Records from a collection:
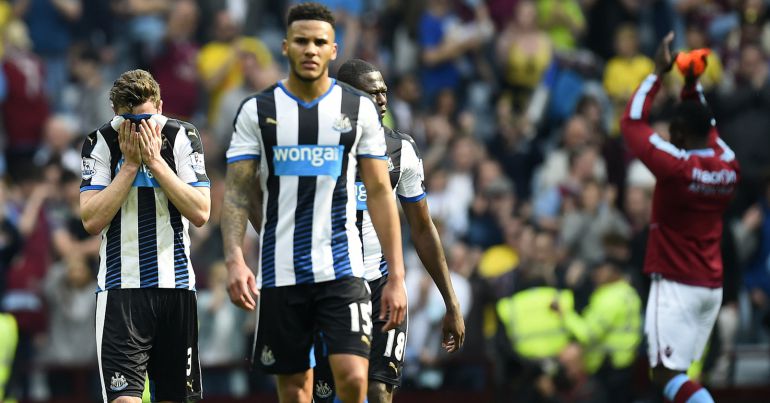 Los jugadores del Newcastle se retiran del campo tras consumarse su descenso después del encuentro ante el Aston Vila. Los jugadores del Newcastle se retiran del campo tras consumarse su descenso después del encuentro ante el Aston Vila.
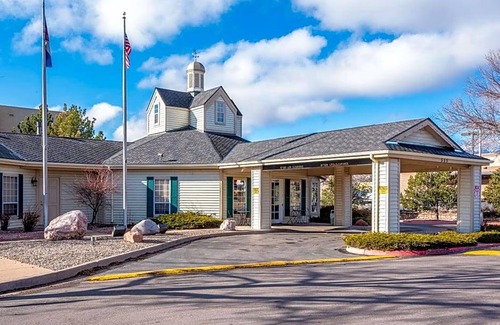West Colorado Springs Hotel | 2-Star Hotel ∙ Quality Inn & Suites Garden Of The Gods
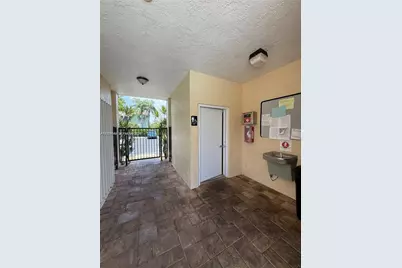 221 Waterside Dr #221, Hypoluxo, FL 33462 - Photo 11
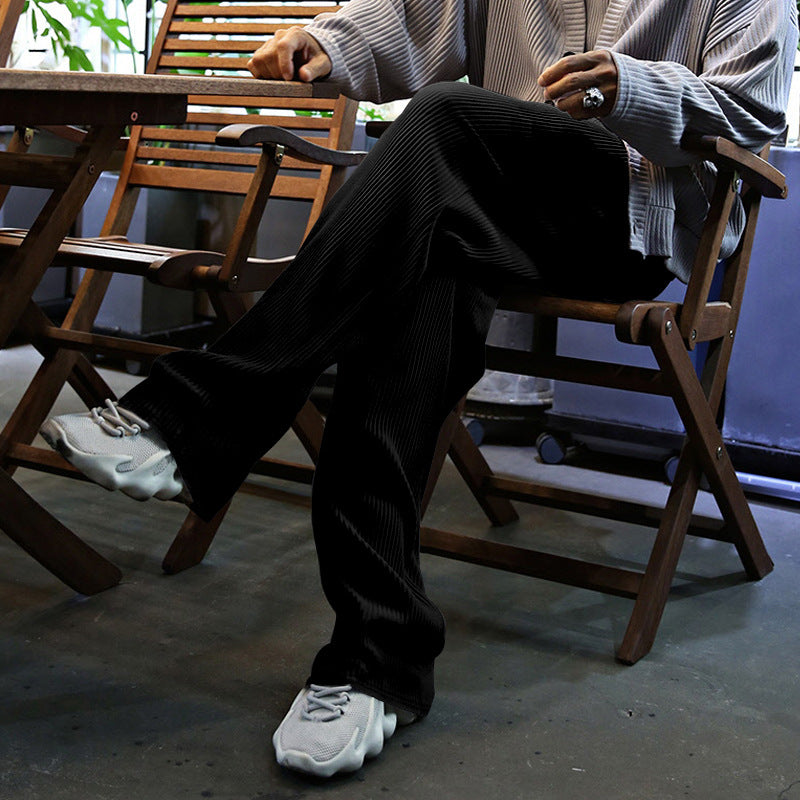 Casual striped pants for men with an elastic waistband and side pockets Lune London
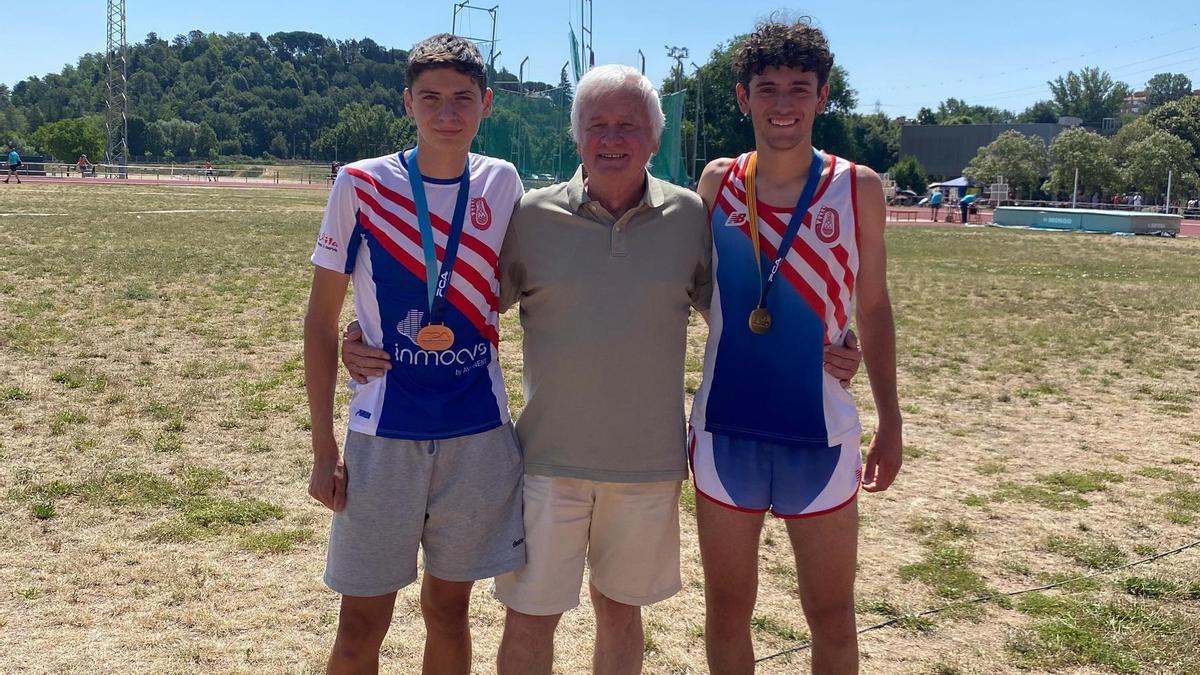 L'entrenador Joan Lleonart amb el medallista d'or Roger Gómez i el de bronze, Aleix Ferrero, de l'Avinent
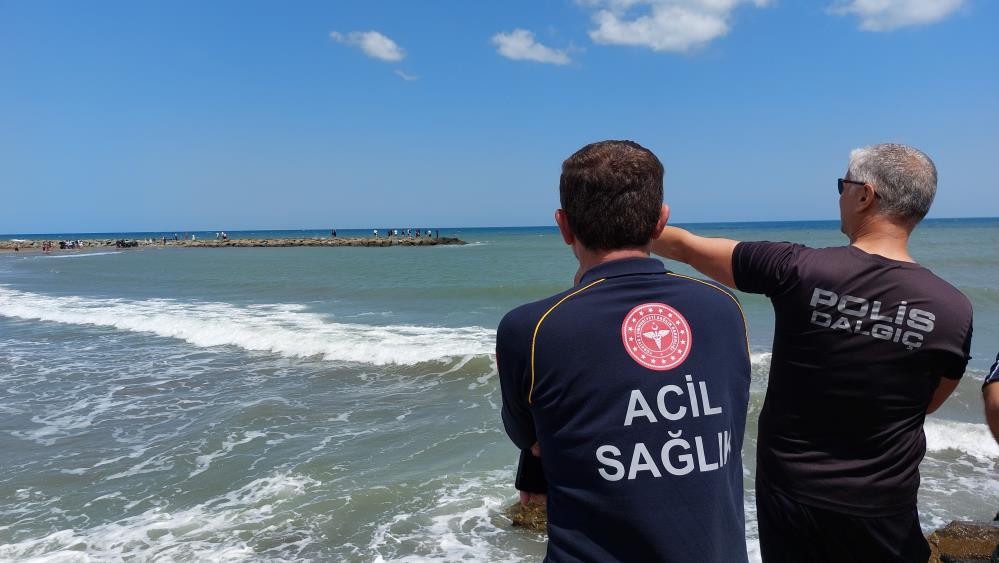 Samsun'da denizde aile dramı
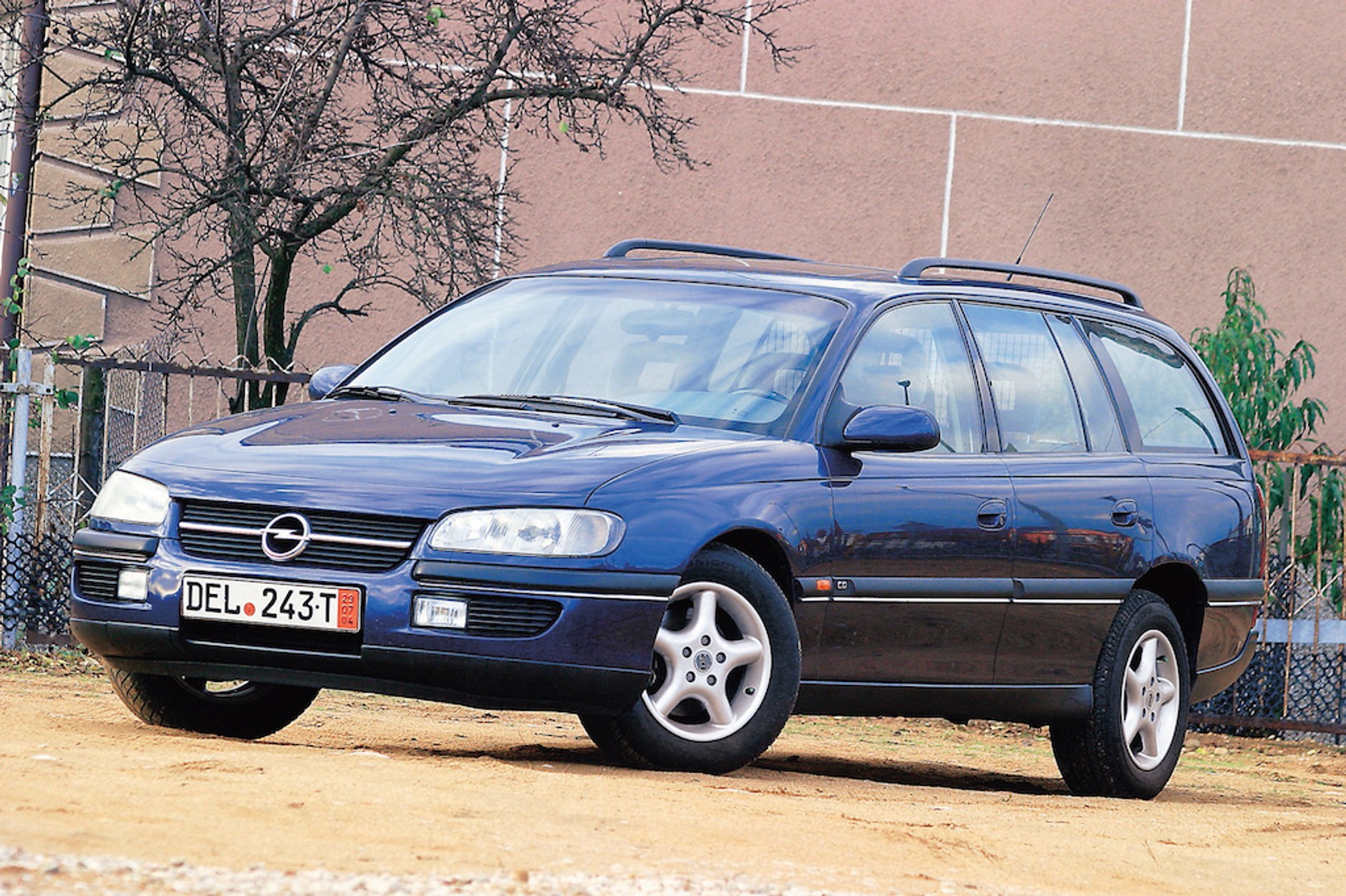 Opel Omega II Caravan 2.0 16V
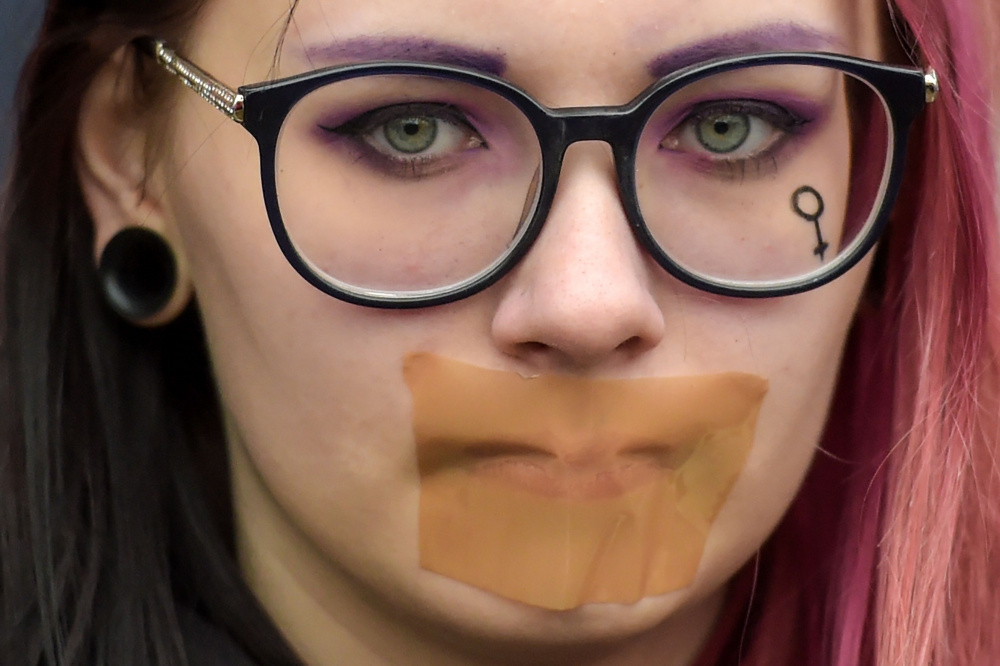 Участница демонстрации против насилия в отношении женщин. Фото: OLGA MALTSEVA / TASS / Scanpix / Leta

→ **WHAT TO PRODUCE**
Please transcribe the entries precisely and omit any images they hold.

→ **OUTPUT**
 Los jugadores del Newcastle se retiran del campo tras consumarse su descenso después del encuentro ante el Aston Vila. Los jugadores del Newcastle se retiran del campo tras consumarse su descenso después del encuentro ante el Aston Vila.
West Colorado Springs Hotel | 2-Star Hotel ∙ Quality Inn & Suites Garden Of The Gods
 221 Waterside Dr #221, Hypoluxo, FL 33462 - Photo 11
 Casual striped pants for men with an elastic waistband and side pockets Lune London
 L'entrenador Joan Lleonart amb el medallista d'or Roger Gómez i el de bronze, Aleix Ferrero, de l'Avinent
 Samsun'da denizde aile dramı
 Opel Omega II Caravan 2.0 16V
 Участница демонстрации против насилия в отношении женщин. Фото: OLGA MALTSEVA / TASS / Scanpix / Leta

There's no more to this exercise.